They walked over to me. Richard asked me if I wanted to go out with John sometime. I knew I was already seeing Sean, but also remembered how I felt about John back in middle school and high school.

"Well, he did write that he was my best friend in my 8th grade yearbook..." I said with a smile on my face. We decided that we would go to the mall on Saturday. 

John and I were pretty good friend in the 8th grade, and I had the biggest crush on him. Then when we entered high school, we belonged to different cliques but were still friends. 

Saturday came and we were walking around the mall. I was there waiting for him. He showed up and put his arm out for me to link mine around his. Even though we belonged to different social groups, he still treated me the same. We walked into a store and saw some of his friends. He didn't act any differently, but his friends were giving me dirty looks and making rude comments.

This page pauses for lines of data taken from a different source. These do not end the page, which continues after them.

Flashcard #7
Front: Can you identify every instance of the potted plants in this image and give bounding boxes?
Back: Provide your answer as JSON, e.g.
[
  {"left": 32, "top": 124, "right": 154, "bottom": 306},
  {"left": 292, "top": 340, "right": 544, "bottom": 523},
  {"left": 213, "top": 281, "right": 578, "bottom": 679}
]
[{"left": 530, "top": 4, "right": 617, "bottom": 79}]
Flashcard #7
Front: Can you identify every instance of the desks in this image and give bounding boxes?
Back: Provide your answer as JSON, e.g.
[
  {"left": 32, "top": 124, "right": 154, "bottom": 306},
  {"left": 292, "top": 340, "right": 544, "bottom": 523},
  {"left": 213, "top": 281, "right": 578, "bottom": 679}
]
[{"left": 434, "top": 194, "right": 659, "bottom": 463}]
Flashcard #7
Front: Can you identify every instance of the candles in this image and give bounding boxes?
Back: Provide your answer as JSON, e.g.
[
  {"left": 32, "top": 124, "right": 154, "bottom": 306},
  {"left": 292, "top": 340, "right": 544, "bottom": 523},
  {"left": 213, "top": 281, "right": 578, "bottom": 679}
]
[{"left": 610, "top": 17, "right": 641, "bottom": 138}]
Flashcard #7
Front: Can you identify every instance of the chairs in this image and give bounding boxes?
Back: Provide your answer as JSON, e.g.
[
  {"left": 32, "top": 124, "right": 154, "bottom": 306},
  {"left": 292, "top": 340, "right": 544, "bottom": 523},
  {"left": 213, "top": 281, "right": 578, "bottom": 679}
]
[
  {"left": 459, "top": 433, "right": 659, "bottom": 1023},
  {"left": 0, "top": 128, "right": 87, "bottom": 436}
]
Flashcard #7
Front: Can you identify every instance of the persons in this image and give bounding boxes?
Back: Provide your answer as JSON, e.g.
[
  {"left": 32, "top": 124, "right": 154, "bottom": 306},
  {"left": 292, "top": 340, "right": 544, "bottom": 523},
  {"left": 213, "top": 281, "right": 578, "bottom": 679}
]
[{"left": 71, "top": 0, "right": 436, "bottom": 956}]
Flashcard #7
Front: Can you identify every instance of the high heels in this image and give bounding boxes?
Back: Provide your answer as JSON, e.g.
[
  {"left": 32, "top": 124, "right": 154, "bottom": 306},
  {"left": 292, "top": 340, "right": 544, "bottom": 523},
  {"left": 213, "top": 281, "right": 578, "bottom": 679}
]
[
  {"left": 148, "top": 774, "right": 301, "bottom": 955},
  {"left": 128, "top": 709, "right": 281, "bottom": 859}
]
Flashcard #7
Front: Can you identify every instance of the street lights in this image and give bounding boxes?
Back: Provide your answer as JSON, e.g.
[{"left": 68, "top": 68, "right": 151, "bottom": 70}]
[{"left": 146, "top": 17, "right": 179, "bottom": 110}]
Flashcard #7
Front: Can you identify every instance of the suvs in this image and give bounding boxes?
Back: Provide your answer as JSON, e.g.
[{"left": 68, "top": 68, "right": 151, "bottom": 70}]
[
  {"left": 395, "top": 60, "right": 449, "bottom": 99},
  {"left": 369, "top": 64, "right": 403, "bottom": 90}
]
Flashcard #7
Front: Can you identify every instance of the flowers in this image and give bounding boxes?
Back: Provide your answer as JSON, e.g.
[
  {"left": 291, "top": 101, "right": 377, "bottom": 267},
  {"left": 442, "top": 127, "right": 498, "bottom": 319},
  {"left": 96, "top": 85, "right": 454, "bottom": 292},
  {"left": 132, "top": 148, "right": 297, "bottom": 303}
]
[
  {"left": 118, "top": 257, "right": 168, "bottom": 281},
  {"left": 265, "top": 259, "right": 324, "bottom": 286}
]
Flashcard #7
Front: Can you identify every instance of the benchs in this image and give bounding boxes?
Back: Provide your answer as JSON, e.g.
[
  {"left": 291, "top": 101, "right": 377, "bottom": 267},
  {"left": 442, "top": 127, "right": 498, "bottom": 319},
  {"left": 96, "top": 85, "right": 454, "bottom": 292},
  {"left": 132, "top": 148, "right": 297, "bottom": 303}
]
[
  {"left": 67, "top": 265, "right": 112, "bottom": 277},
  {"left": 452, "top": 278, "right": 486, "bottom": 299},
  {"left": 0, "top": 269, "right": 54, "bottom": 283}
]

We walked into another store and there were two more of his male friends standing in the cashier line in front of us. They were being even ruder to me than the other two guys. They started messing with me and I began hitting and punching one of the guys until he ran off. The other guy became really pissed off. He pulled his fist back, as if to punch me. He swung and purposely missed. His intentions were only to scare me. My reaction to this was to act as if he really punched me. I fell to the ground, covered my face and pretended to cry. A security guard came running and took the other guy away. 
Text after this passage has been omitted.